What you have observed is correct. During the final iteration, points
are observed by each cluster and these observations are used to
calculate the new cluster center and radius. As that center moves less
than the convergence delta from the previous center, the iterations
stop. During the subsequent classification phase, each point is assigned
to its most likely cluster and this assignment may not always be to the
same cluster due to this final cluster center movement.
Decreasing the convergence delta and thus running more iterations may
help to resolve this problem; however, there are situations with KMeans
where the end state can oscillate between two or more very similar
clusterings. I think the only way to predictably use a
postclassification radius is to recalculate it at the end.
On 5/14/13 2:19 PM, Erinn Schorsch wrote:
>
> Thanks Jeff.
>
> After some additional investigation on our side, we find the
> math/stddeviation calculation to be correct, and that our data does
> have a radius of 0 (at KMeans Cluster Identification time)... all
> points were of the same value.
>
> The problem however is that we run the KMeans Classification process
> subsequently,... and it returns a set of vectors classified to the
> cluster in question, which have different values than the set from
> ClusterIdentification time. These points are not all the same value.
> The reason for this, is that at the end of ClusterIdentification, the
> center/radius are calculated... using this new center for the
> Classification run, the measurements for each vector vary from the
> last iteration of ClusterIdentification, and produce a different
> categorization of the data,... so the radius from the final iteration
> of ClusterIdentification does not represent the stddeviation of the
> classification results.
>
> *From:*Jeff Eastman [mailto:jeastman@windwardsolutions.com]

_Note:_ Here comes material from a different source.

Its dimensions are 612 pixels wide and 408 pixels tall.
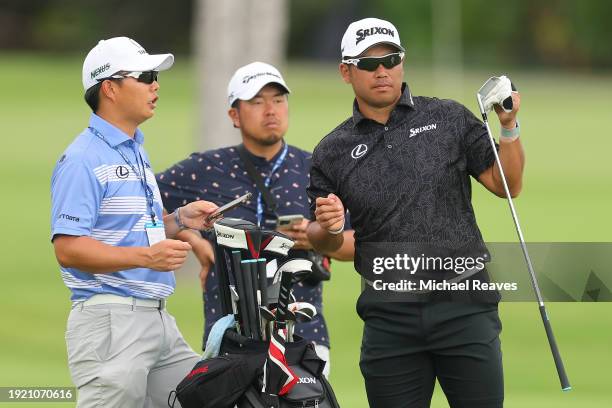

> *Sent:* Tuesday, May 14, 2013 11:10 AM
> *To:* Erinn Schorsch
> *Cc:* user@mahout.apache.org
> *Subject:* Re: Problems with KMeans Clustering  Radius calculation
> returns incorrect ZERO value in some cases.
>
> Hi Erinn,
>
> The radius calculation in KMeans and other clustering algorithms uses
> a running sums algorithm (see RunningSumsGaussianAccumulator) and the
> radius is really the standard deviation produced by this method. In
> this method (as you likely know) s0 is the number of points observed,
> s1 is the sum of those points and s2 is the sum of the squares of
> those points. This algorithm has some documented roundoff issues but
> your problem does not look like roundoff. You have not included the
> points in your example, but if they are all the same value for a
> cluster then I would expect their std and radius to be zero.
>
> Jeff
>
> On 5/9/13 9:17 PM, Erinn Schorsch wrote:
>
> I am working on an application using mahout KMeans clustering and
> classification. We use Canopy clusters to seed KMeans although I
> don't believe this to be relevant for this issue.
>
> Has anyone else experienced this issue? (details follow). Does
> anyone have any insight on whether radius=0 will affect if KMeans
> convergence is arrived at? (and therefore drive premature
> convergence when miscalculated to be 0).
>
> We have discovered what appears to me a defect in how the radius
> value is calculated for the clusters that Mahout/Kmeans generates.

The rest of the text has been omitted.